#### [JOBS]
1. In the camera patent text, what produces audible noise that gets added to the recorded speech signal during movie capture?
2. Write the next part of the camera patent text, starting after its last sentence.

#### [DOCUMENT EXTRACT]
======

US 20080309786 A1
Digital camera audio/visual capture includes bandpass and notch filtering for the audio input during camera lens motor operation; the filtering may be active during capture or the audio segments may be marked for later noise suppression processing.
1. A method of digital camera operation, comprising the steps of:
(a) applying lens motor operation detection in a digital camera;
(b) when said detection indicates lens motor operation, maintaining an audio bandpass filter operation as active; and
(c) when said detection indicates no lens motor operation, maintaining said audio bandpass filter operation as inactive.
2. The method of
3. The method of
4. The method of
5. A digital camera with audio/visual capabilities, comprising:
(a) a lens system including a lens motor;
(b) an audio input; and
(c) a processor coupled to said lens system and said audio input, said processor controlling operation of said lens motor, said processor operable to;
(i) when said lens motor is operating, maintaining an audio bandpass filter operation as active; and
(c) when said lens motor is not operating, maintaining said bandpass filter operation as inactive.
This application claims priority from provisional application No. 60/944,158, filed Jun. 15, 2007, which is herein incorporated by reference.
The present invention relates to digital signal processing of audio and speech, and more particularly to architectures and methods for digital camera front-ends.
Imaging and audio/visual capabilities have become the trend in consumer electronics. Digital cameras, digital camcorders, and camera cellphones are common, and many other new gadgets are evolving in the market. Advances in large resolution CCD/CMOS sensors coupled with the availability of low-power digital signal processors (DSPs) has led to the development of digital cameras with both high resolution image and short audio/visual clip capabilities. The high resolution (e.g., sensor with a 2560×1920 pixel array) provides quality offered by traditional film cameras.
Typical digital cameras provide a capture mode with full resolution image or audio/visual clip processing plus compression and storage, a preview mode with lower resolution processing for immediate display, and a playback mode for displaying stored images or audio/visual clips.
In movie capture applications, sound is recorded along with and synchronized to the captured video frames. The sound signal is converted to an electrical signal by the microphone and then converted to a digital signal by an ADC. Often, the intent of movie capture is to record speech associated with the video (either verbal comments of the camera operator or speech of the human subjects in the scene under movie capture). While capturing video, it is possible to adjust lens focus (zoom in/zoom out). When active, the lens stepper motor causes audible noise which gets added onto the speech signal that is picked up by the microphone and recorded. The microphone also picks up background noises of various types.
However, digital cameras typically have limited computing power and limited battery life, and this implies a problem for effective noise suppression (both audio and visual).

======

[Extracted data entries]
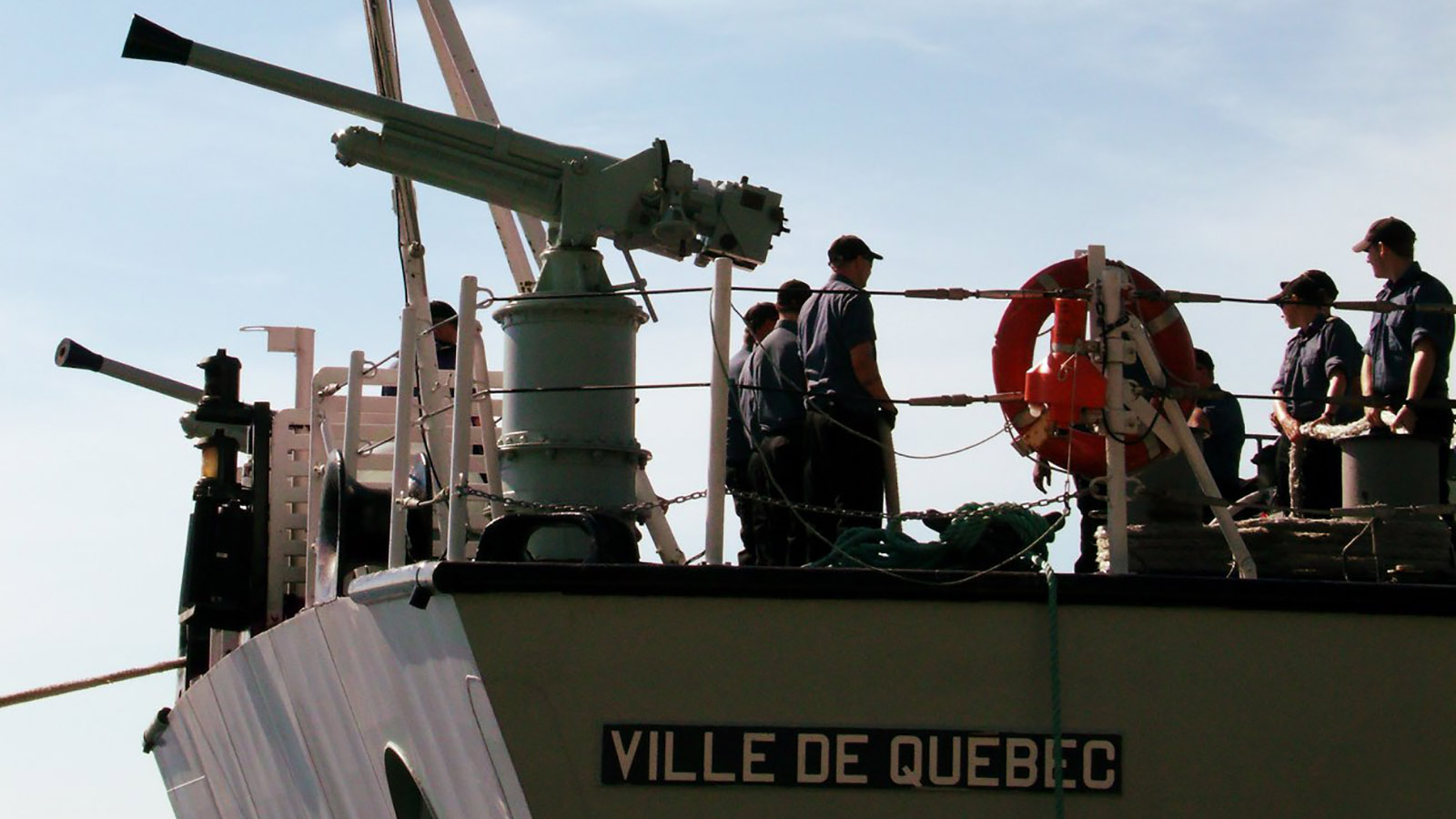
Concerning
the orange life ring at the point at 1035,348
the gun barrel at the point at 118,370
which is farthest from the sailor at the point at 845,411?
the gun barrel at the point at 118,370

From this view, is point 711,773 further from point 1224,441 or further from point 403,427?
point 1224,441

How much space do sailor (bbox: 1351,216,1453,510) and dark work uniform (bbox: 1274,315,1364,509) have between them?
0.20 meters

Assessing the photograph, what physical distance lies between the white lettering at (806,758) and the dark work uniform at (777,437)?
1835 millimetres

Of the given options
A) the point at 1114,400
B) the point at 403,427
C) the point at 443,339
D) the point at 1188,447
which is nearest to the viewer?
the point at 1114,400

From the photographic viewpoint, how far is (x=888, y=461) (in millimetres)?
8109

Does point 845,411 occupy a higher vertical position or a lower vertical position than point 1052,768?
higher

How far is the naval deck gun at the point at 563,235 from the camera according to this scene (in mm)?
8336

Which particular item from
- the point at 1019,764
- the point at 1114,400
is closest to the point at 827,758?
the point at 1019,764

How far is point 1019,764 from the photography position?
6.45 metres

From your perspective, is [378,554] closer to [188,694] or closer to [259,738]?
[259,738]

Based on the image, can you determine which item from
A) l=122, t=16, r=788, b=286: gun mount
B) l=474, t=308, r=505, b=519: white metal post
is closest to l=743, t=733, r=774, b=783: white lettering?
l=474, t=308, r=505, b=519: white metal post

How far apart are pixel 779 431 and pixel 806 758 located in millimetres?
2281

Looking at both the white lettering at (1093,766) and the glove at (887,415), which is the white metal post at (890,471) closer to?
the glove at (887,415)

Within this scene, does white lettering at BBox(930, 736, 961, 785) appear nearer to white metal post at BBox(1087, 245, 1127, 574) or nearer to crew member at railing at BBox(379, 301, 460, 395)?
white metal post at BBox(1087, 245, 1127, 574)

======

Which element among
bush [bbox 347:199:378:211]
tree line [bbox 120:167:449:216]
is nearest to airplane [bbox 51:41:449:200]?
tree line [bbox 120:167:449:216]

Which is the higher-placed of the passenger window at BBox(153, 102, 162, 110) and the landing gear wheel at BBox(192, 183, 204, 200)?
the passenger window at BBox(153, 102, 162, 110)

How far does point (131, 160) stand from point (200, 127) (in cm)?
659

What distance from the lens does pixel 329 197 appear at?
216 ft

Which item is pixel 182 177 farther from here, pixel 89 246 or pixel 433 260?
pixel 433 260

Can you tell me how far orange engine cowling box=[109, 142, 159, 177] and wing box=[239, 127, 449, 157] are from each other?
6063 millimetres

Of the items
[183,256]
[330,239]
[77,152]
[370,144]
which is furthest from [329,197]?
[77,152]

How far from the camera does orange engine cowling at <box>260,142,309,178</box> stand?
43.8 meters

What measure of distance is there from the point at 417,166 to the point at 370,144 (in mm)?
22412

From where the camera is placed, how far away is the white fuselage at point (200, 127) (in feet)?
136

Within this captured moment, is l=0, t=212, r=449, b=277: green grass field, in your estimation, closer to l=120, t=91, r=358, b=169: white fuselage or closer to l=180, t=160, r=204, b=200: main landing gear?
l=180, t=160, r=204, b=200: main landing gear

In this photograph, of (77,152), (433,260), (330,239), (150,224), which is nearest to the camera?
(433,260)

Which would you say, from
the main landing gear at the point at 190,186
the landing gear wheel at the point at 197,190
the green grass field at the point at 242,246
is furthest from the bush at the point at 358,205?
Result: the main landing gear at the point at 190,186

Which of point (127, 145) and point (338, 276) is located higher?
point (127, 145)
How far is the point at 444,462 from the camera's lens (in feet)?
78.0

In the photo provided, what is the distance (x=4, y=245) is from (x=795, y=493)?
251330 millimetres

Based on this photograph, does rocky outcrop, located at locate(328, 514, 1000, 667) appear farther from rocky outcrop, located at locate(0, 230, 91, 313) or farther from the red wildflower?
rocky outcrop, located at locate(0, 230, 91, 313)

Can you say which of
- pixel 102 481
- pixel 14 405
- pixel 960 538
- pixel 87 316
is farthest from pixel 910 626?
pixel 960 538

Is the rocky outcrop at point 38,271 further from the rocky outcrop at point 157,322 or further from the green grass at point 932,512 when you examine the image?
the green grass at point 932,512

======

#### [RESULTS FOR EACH TASK]
1. The lens stepper motor, when it is active during a focus adjustment such as zooming in or out.

2.
The present invention provides mitigation of digital camera lens motor noise by activation of bandpass filtering, and cascaded band-pass and notch filtering to enhance speech intelligibility and/or use of different filter bank based on camera activity or nature of noise (e.g. zoom in and zoom out) and/or use of Automatic Level Controller (ALC) to maintain signal energy during filter operations and/or marking the audio recorded during lens motor operation for later noise suppression processing.
Preferred embodiment methods of lens motor noise mitigation for digital cameras apply: (1) bandpass filtering to the audio input recorded during camera lens motor operation in order to make speech more intelligible and/or (2) cascaded bandpass and multiple stages of notch filters to get desired magnitude spectrum and/or (3) use of multiple stages of HPF or LPF to get desired attenuation and magnitude curve and/or (4) use of noise masking principles to reduce the number of filter stages and/or (5) Automatic level control to maintain signal energy after filtering noise and/or (6) filter bank selection based on camera activity/noise characteristic and/or (7) hardware and software realization cascaded filter stages and/or (8) marking of such audio segments for later noise suppression processing or bandpass filtering during playback.
Preferred embodiment systems (camera cellphones, PDAs, notebook computers, et cetera) perform preferred embodiment methods with any of several types of hardware: digital signal processors (DSPs), general purpose programmable processors, application specific circuits, or systems on a chip (SoC) such as combinations of a DSP and a RISC processor together with various specialized programmable accelerators.
Preferred embodiment cameras and methods have objectives including:
The effect of lens motor noise audibility, added to a captured speech signal, depends on:
Additive noise has a spectrum which adds onto the speech spectrum:
and various noise suppression methods are known, such as spectral subtraction.
Noise may be stationary or non-stationary. Stationary noise characteristics remain the same with respect to time and spectrum; whereas, non-stationary noise characteristics vary with time and/or spectrum.
Microphone rumble noise is low frequency sound caused by wind, speaker is close to microphone, and/or mechanical sounds. Rumble noise (<100 Hz) typically lies outside speech spectrum. Thus the fundamental frequency of rumble can be filtered out by highpass filter with a low cut-off frequency.
Lens motor noise is wideband with frequency content existing over the entire speech spectrum. The noise can be considered as segmented stationary noise (i.e. the noise when taken in short time windows remains stationary). The lens motor noise further has the characteristic of having significant power at low frequencies, high frequencies, and distributed narrow-band noise as shown in
By reducing the noise power outside of the speech spectrum, the SNR for the speech signal can be improved. The speech signal bandwidth is about 50-5000 Hz. The prominent speech section is around 150-3500 Hz which is the telephone voice band. By band-limiting (i.e., bandpass filtering) the audio input signal to 100-5000 Hz, noise power can be reduced without adversely affecting the speech signal. This increasing SNR increases speech intelligibility within the noisy input audio signal. Indeed, bandpass filtering to an even narrower band, such as 150-3500 Hz, will further increase speech intelligibility.
Since, the lens motor is controlled within the camera, the start time and duration for which the lens motor is running is known in the camera processor. Thus, lens motor bandpass filtering only needs to be turned on during the operation of lens adjustment. This limited duration bandpass filtering would aid in preserving a natural (e.g., wideband) sound of speech when the lens motor is inactive and speech intelligibility is less of a problem.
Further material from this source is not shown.